India’s central bank will probably raise its inflation outlook this week to reflect costlier oil, but leave borrowing costs steady and tap other policy tools it’s used before to help an economy facing new risks to recovery.
All economies surveyed by Bloomberg expect the Reserve Bank of India’s six-part monetary policy committee to hold the benchmark repurchase rate at 4% Friday, while only three out of 27 polled as of Wednesday see a hike in the reverse repurchase rate.
That will move the focus to any changes in language in the policy statement, as investors look for signs of normalizing monetary settings.
The key takeaway from Das will be on how the RBI intends to help the government’s 14.31 trillion rupees ($189 billion) debt program while keeping the sovereign’s borrowing costs under control when a faster global policy global approach to normalization is pushing yields higher.

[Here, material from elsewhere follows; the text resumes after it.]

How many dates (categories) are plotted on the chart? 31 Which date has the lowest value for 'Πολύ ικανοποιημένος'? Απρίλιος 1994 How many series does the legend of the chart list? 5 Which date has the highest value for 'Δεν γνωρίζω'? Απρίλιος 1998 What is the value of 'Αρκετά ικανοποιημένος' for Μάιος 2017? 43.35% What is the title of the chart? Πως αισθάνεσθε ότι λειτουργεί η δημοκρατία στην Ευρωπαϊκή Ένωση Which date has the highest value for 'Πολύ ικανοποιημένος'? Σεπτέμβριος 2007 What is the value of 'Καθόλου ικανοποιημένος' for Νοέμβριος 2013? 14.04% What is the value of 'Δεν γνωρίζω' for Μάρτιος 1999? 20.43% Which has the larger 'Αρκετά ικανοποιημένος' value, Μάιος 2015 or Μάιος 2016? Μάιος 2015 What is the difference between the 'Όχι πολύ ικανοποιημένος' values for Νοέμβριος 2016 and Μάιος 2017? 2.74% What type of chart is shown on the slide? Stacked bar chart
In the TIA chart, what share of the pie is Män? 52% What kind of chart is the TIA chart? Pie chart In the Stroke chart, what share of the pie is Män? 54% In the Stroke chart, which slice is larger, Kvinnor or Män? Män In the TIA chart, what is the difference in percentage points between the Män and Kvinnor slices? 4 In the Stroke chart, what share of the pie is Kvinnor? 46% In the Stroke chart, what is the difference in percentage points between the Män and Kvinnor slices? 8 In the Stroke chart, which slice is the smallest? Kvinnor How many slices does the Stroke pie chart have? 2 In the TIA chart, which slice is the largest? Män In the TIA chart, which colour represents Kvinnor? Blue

Keeping a top on costs is crucial for Prime Minister Narendra Modi’s government as it tries to help to spend on infrastructure, create jobs and increase productivity in the economy.
Expectations are for the RBI to revive open-market operations or resort to Operation Twists, wherein it buys longer securities and sells more limited dated notes, to support the market in the midst of record debt supply. The two measures were utilized by the bank during the height of the pandemic, in spite of the fact that dealers aren’t expecting an announced purchase plan.